Kritieken
Alles of niets
‘Als de dood voor de deur staat, weet je je plaats ten opzichte van God wel,’ zegt Gerard ruim twee weken voor hij overlijdt. Hij is de centrale figuur in Overwinteren, de debuutroman van Gert-Jan Segers. Het is een boek dat pas na 130 van de 190 bladzijden - in het laatste, vierde, deel - echt boeiend wordt, maar dan ook zodanig dat ik na de laatste 60 bladzijden te hebben gelezen besloot de eerste 130 ook nog maar eens door te nemen.
De uitspraak van Gerard en de keuze voor het christelijk geloof die hij uiteindelijk maakt, zijn allesbehalve vanzelfsprekend. Evenals twee van zijn drie huisgenoten in een studentenhuis aan de Leidse Bloemgracht was hij het geloof van zijn ouderlijk milieu kwijtgeraakt. Zijn vader was ‘een nijvere christelijke klerk’, die zich onder christelijke vlag met veel inzet toewijdde aan kerk, school en politiek. Maar, en dat is het punt voor Gerard, hij heeft de man nooit iets over God horen zeggen. ‘Nooit heeft die man verteld of hij, behalve al die toespraken op toogdagen, ook ooit iets van God zelf heeft vernomen.’
Dat is intussen wel waar Gerard naar zoekt: naar echte, authentieke geloofservaring.

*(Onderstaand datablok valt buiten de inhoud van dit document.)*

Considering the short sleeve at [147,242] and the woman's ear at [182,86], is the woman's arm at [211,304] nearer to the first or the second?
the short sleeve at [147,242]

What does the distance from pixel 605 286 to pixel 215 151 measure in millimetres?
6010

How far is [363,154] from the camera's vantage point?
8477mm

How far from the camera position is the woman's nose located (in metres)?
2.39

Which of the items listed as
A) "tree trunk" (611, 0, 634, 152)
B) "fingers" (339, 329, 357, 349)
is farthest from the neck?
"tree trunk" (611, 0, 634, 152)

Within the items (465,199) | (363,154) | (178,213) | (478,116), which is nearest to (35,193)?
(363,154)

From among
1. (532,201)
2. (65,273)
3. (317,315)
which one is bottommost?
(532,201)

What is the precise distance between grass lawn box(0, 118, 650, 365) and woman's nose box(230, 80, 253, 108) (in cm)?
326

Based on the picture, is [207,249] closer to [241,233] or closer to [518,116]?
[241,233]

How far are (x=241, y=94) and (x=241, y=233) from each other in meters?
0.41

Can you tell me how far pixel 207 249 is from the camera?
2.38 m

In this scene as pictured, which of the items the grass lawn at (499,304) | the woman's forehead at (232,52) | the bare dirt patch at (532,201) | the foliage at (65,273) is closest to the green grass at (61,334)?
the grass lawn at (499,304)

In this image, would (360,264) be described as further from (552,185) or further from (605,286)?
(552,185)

Bij het uitblijven daarvan - hij heeft van ellende het behang van de muur gekrabd - geeft hij het op. Tijdens Kerst 1990 geeft hij God een laatste kans: ‘Als er een Grote Baas over het heelal is mag hij over drie seconden een meteoriet op mijn kop laten vallen. Zo niet, dan zijn wij de baas en maken we er een mooi feestje van.’ Uiteraard blijven opvallende natuurverschijnselen uit.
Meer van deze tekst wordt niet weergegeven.